3 Temmuz 2022 Pazar

3 Temmuz Pazar

 Poyraz sert esiyordu bugün, hissedilen sıcaklığa epey faydası odu, serinlik hissi verdi.

* Sabah kitap kulübümüz vardı, Mayıs'takini kaçırmıştım, Haziran'daki bir hafta ertelendi, böylece bugün sezonun son toplantısını yapmış olduk.
Okuduğumuz kitap -daha önce söz etmiştim- John Banville'in 2005'de Man Booker ödülü alan "Deniz" isimli kitabıydı. Edebiyat doktoralı arkadaşımızın verdiği ve kitabı anlamamıza yardımcı olan  bilgiyi aktarayım:
"Banville, sanatlararasılık söylemini yazıda geliştiren bir yazar. Bu kitabında kitabın kahramanı Max'ın yıllardır üzerinde çalışıp hakkında bir kitap yazmaya uğraştığı ressam P. Bonnard'ın resimleriyle kendi yazısı arasında bir ilişki kuruyor. Post-empresyonist bir ressam olan Bonnard'ın resimlerindeki ruhu kendi yazısında canlandırıyor.
Kitabın parçalı gibi duran yapısı, aslında sanatın da yaşamı oluşturan anıları hatırlama biçimimizle ilgili.. Ayna kırıkları gibi parçaları birleştirirken, bir taraftan da Banville ve Bonnard 'ın sanat tarzına ulaşıyoruz. Her kitapta olduğu gibi Banville' de de temel soru, " insan, kendisini ve insan, insanı anlayabilir mi?" konusu... Hatırlamalar zinciri sürerken çocuklukta yaşananlar devreye giriyor ve tablo tamamlanıyor."
Şu ressam P. Bonnard da kimmiş derseniz, o da burada. 

** Toplantı sona erip arkadaşlar ayrıldıktan sonra sevgili mekan sahibemiz F. Hanım'la biraz sohbet ettik. Her zaman olduğu gibi hem ufkumu açtı, hem yaptığı iltifatla günümü güzelleştirdi.
Bu notu buraya "kendim için hatırlama" vesilesi olsun diye ekledim.

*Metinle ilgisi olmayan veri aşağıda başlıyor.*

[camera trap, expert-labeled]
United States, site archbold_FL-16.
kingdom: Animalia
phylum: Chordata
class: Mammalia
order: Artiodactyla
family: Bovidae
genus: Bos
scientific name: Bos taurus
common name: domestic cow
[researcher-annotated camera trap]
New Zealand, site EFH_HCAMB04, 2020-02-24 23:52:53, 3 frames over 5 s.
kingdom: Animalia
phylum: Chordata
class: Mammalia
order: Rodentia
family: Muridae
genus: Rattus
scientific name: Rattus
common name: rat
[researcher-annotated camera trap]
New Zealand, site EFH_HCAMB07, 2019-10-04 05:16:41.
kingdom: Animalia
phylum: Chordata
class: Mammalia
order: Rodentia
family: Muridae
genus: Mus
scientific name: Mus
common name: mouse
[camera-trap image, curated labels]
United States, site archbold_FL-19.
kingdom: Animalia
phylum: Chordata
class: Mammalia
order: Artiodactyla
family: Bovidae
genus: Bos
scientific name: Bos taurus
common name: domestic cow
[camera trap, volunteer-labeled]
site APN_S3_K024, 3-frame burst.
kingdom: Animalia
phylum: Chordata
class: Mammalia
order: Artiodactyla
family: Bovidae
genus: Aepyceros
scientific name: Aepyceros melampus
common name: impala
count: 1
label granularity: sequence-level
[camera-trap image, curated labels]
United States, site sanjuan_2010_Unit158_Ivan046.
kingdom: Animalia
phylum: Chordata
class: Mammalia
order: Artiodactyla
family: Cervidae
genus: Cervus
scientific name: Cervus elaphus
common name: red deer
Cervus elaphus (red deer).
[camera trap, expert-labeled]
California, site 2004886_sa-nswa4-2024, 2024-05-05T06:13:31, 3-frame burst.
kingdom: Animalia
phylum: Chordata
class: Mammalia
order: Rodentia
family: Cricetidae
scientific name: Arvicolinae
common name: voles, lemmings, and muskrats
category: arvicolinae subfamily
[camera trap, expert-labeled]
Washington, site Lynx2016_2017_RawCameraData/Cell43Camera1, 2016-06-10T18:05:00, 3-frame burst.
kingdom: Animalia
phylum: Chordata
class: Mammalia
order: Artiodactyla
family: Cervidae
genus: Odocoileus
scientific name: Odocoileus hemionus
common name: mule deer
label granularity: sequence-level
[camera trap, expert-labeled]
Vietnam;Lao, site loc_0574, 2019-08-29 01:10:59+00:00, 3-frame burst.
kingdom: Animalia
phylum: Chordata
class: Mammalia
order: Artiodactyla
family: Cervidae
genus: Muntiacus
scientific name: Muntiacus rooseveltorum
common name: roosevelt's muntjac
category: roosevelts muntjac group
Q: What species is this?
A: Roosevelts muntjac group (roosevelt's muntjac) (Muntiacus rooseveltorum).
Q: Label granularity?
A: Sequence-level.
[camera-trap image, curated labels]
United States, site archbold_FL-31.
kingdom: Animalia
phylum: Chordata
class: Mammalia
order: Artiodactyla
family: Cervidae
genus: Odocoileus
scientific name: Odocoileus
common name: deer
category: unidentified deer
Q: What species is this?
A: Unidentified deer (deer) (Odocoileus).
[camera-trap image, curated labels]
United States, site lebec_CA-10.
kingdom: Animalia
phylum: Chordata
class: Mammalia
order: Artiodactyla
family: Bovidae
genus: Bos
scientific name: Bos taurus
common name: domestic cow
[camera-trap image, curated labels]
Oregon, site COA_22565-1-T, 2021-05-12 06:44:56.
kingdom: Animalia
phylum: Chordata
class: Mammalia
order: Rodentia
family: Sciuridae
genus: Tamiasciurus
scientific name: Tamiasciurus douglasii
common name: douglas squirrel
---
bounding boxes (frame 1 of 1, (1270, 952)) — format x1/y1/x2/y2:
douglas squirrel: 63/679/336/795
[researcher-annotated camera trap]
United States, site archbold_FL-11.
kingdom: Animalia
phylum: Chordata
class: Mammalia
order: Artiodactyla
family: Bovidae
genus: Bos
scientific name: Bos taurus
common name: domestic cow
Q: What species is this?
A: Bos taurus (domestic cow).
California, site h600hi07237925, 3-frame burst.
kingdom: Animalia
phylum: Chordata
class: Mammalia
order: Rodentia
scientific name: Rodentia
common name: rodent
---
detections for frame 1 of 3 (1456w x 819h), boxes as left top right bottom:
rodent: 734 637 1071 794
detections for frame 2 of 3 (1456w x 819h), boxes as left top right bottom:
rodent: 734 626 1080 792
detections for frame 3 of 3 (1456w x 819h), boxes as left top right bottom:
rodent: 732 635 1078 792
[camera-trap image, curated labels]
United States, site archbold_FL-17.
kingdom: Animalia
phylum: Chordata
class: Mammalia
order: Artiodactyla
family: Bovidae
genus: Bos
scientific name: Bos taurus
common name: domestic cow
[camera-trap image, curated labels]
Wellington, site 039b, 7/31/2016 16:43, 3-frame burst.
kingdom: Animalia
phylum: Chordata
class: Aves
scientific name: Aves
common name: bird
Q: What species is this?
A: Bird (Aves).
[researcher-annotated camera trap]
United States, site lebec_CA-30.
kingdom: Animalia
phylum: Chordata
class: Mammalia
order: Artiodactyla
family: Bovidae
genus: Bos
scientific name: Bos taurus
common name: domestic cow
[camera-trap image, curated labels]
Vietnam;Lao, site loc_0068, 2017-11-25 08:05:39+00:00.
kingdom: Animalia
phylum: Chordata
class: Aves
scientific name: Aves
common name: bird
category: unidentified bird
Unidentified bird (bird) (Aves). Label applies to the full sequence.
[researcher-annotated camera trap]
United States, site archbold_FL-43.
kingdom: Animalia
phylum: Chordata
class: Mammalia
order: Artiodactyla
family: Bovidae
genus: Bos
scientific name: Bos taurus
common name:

*** Eve döndüğümde annemin canının lahmacun çektiğini anladım, yakınımızdaki kebapçıdan  sipariş verdim. Karnımız doyduktan sonra yemek işine giriştim, yaz türlüsü yaptım.
Akşamüstünün güzelliği ise, Şulem ile yaptığımız yürüyüş oldu. Böylece hem geçen haftaki niyetimize uyduk, hem bir haftalık muhabbet depomuzu doldurma konusunda başarılı bir eylem gerçekleştirdik.



Dip Not:
Üzüm üzüm iki gözüm,
Apartmanımızın bahçesinin bu seneki ürünlerinden biri daha olgunlaşmayı bekliyor.


8 yorum:

  1. afiyet olsun lahmacunda sevilmez mi.. küçükken o züümleri koruk haliyle de yerdik ekşi ekşi.

    YanıtlaSil
    Yanıtlar
    1. Ah, çocukken ağaç tepesinden inmez, ne bulursak yerdik! ne kadar özel keyifli zamanlar yaşamışız. :))

      Sil
  2. yürürken de dedim, Fatma hanım'ın iltifatı çok gerçek :) seviyorum kızım seni :)

    YanıtlaSil
    Yanıtlar
    1. Yüzüm pembeleşti yine, teşekkür ederim. :)
      Ben de seni... :))

      Sil
  3. bayılırım kitap kulüplerine :)) Eskiden ananemin bahçesinden siyah salkım üzümleri karnım ağrıyana kadar yerdim o günler geldi aklıma :)

    YanıtlaSil
    Yanıtlar
    1. Bir çocuk için bahçelerde, meyveyi dalından toplayarak yemek, sonuçta karnı ağrısa bile ne büyük şans, şimdilerdeki şehirde meyveyi ancak markette gören çocuklara bakınca biliyoruz.

      Sil
  4. Sizin bu yürüyüşlerinize imreniyorum <3

    YanıtlaSil
    Yanıtlar
    1. Gerçekten biz de keyif alıyoruz.:) Buyrun bekleriz. :)

      Sil

Hoşgeldiniz!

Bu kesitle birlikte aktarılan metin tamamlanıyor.